Dataset excerpt:
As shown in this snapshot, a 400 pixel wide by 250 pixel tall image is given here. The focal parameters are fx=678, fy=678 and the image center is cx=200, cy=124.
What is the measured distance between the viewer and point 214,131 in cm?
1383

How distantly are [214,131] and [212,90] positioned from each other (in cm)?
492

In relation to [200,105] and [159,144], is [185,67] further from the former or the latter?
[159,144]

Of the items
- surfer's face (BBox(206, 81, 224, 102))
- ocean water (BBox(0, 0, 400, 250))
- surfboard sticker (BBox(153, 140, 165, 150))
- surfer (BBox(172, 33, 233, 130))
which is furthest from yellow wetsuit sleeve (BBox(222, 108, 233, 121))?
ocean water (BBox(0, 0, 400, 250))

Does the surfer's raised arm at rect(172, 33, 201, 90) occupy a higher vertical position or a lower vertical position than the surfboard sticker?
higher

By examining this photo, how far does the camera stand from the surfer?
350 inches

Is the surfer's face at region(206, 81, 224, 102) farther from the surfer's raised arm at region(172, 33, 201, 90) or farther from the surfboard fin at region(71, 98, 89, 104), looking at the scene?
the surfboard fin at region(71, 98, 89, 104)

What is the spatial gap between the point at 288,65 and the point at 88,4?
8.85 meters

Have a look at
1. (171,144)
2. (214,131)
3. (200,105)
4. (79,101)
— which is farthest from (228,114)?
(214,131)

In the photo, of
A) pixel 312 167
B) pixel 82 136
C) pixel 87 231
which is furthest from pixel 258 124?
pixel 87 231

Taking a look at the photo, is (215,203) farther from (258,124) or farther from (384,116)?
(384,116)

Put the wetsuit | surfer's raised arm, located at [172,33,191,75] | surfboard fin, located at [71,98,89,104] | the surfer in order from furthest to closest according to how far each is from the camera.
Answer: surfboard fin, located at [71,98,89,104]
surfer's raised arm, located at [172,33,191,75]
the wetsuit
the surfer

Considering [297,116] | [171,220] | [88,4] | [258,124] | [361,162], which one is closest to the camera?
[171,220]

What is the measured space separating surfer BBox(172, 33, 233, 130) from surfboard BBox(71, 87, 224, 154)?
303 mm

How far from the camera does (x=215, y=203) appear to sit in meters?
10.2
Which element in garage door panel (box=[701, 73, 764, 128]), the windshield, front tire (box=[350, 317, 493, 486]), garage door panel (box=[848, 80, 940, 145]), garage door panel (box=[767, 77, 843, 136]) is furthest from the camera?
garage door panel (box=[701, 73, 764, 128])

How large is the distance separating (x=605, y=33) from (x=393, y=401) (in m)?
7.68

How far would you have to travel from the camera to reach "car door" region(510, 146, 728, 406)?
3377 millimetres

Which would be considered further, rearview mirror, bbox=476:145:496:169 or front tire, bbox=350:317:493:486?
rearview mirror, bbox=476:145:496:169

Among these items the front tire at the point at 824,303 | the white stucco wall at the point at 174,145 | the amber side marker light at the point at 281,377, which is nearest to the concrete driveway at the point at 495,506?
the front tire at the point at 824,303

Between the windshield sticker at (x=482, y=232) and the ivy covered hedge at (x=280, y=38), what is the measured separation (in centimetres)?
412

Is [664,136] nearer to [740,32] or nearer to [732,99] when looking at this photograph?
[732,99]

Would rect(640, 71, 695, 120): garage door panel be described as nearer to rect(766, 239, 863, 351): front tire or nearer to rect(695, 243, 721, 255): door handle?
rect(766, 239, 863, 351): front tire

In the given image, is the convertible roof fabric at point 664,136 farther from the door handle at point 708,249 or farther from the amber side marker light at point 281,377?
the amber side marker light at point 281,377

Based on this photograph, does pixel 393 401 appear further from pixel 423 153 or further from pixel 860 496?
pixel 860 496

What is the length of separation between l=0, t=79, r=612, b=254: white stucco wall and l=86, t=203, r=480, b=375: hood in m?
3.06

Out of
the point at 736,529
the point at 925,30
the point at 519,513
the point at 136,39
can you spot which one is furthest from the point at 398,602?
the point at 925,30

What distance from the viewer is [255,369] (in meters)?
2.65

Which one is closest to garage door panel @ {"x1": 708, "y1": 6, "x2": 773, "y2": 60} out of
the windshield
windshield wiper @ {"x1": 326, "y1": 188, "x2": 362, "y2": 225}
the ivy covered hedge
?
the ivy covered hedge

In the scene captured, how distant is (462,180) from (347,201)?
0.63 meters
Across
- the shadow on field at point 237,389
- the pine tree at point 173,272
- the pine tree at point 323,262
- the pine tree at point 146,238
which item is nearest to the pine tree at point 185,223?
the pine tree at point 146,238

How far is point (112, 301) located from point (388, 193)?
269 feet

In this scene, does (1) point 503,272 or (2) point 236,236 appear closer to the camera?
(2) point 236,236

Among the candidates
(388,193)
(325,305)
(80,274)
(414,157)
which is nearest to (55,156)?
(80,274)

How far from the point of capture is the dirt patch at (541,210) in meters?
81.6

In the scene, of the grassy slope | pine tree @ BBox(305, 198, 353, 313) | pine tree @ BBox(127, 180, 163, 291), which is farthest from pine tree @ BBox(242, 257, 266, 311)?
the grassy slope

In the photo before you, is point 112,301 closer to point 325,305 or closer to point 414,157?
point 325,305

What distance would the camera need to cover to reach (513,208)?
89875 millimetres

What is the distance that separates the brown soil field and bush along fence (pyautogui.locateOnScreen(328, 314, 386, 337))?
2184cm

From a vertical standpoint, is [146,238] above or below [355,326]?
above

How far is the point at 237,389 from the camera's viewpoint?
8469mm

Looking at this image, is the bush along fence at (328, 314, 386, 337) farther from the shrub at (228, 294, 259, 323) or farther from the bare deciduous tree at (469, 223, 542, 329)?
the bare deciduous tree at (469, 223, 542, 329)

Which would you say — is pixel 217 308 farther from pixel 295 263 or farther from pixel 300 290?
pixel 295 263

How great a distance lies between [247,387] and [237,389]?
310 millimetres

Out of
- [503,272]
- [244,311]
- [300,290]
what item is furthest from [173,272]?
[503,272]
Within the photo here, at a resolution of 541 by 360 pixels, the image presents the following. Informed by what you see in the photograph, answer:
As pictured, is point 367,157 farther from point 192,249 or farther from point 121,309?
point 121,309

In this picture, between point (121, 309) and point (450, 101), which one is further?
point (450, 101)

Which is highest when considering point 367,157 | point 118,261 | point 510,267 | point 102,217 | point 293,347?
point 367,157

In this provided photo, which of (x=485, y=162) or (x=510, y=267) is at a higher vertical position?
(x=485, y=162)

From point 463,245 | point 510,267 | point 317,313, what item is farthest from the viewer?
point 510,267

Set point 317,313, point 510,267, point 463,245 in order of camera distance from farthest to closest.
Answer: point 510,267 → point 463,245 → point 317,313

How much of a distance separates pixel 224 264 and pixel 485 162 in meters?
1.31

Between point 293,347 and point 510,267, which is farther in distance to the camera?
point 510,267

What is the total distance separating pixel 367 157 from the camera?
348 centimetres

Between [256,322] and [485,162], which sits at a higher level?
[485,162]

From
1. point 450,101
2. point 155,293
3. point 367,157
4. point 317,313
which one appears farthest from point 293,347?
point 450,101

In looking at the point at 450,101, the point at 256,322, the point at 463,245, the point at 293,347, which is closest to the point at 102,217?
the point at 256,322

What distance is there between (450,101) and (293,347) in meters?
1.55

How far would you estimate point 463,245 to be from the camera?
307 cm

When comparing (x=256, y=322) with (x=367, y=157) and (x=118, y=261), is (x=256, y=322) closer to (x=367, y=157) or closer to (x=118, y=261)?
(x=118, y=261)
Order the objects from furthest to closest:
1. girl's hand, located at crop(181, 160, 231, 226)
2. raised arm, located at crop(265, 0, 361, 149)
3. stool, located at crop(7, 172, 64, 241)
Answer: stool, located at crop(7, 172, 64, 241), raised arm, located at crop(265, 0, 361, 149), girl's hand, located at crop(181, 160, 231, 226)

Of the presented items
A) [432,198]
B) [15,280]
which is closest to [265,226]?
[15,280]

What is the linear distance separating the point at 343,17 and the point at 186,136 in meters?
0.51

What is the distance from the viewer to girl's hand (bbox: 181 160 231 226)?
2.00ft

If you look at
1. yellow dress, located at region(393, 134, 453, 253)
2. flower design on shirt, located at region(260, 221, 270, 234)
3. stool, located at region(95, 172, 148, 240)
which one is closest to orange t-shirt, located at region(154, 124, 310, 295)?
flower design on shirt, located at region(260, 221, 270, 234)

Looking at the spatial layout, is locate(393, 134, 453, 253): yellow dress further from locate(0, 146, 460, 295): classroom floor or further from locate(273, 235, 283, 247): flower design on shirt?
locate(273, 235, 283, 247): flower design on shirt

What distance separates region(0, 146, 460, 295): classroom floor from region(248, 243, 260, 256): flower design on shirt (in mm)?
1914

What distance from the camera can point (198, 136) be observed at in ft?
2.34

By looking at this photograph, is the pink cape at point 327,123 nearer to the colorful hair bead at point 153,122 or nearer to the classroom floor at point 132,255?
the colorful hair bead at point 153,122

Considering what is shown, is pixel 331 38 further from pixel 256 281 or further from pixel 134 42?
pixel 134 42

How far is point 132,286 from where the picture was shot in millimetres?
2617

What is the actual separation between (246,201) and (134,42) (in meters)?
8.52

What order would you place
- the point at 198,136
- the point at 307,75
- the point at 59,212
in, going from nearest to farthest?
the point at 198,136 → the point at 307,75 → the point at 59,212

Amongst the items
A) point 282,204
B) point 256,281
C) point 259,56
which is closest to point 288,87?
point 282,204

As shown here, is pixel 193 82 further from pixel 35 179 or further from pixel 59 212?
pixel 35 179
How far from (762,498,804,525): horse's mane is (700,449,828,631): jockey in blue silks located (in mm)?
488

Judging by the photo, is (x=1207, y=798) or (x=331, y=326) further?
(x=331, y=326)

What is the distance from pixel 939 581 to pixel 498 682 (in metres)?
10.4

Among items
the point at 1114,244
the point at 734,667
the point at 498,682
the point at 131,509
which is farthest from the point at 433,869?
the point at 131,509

WHAT IS ASKED:
Write out everything from the line containing "Which would be" down to the line containing "0.63 meters", both lines included, without changing a word.

SOLUTION FOR THIS EXERCISE:
Which would be considered further, rearview mirror, bbox=476:145:496:169 or front tire, bbox=350:317:493:486?
rearview mirror, bbox=476:145:496:169

Among these items the front tire at the point at 824,303 | the white stucco wall at the point at 174,145 | the amber side marker light at the point at 281,377, which is nearest to the concrete driveway at the point at 495,506?
the front tire at the point at 824,303

Between the windshield sticker at (x=482, y=232) and the ivy covered hedge at (x=280, y=38), what is the measured separation (in centimetres)?
412

Is [664,136] nearer to [740,32] or nearer to [732,99] when looking at this photograph?
[732,99]

Would rect(640, 71, 695, 120): garage door panel be described as nearer to rect(766, 239, 863, 351): front tire or nearer to rect(695, 243, 721, 255): door handle?
rect(766, 239, 863, 351): front tire

In the given image, is the convertible roof fabric at point 664,136 farther from the door handle at point 708,249 or farther from the amber side marker light at point 281,377?
the amber side marker light at point 281,377

Based on this photograph, does pixel 393 401 appear further from pixel 423 153 or further from pixel 860 496?
pixel 860 496

What is the length of separation between l=0, t=79, r=612, b=254: white stucco wall and l=86, t=203, r=480, b=375: hood in m?
3.06

Out of
the point at 736,529
the point at 925,30
the point at 519,513
the point at 136,39
can you spot which one is furthest from the point at 398,602?
the point at 925,30

What distance from the viewer is [255,369] (in meters)?
2.65

Which one is closest to garage door panel @ {"x1": 708, "y1": 6, "x2": 773, "y2": 60} out of
the windshield
windshield wiper @ {"x1": 326, "y1": 188, "x2": 362, "y2": 225}
the ivy covered hedge
?
the ivy covered hedge

In the scene captured, how distant is (462,180) from (347,201)?
0.63 meters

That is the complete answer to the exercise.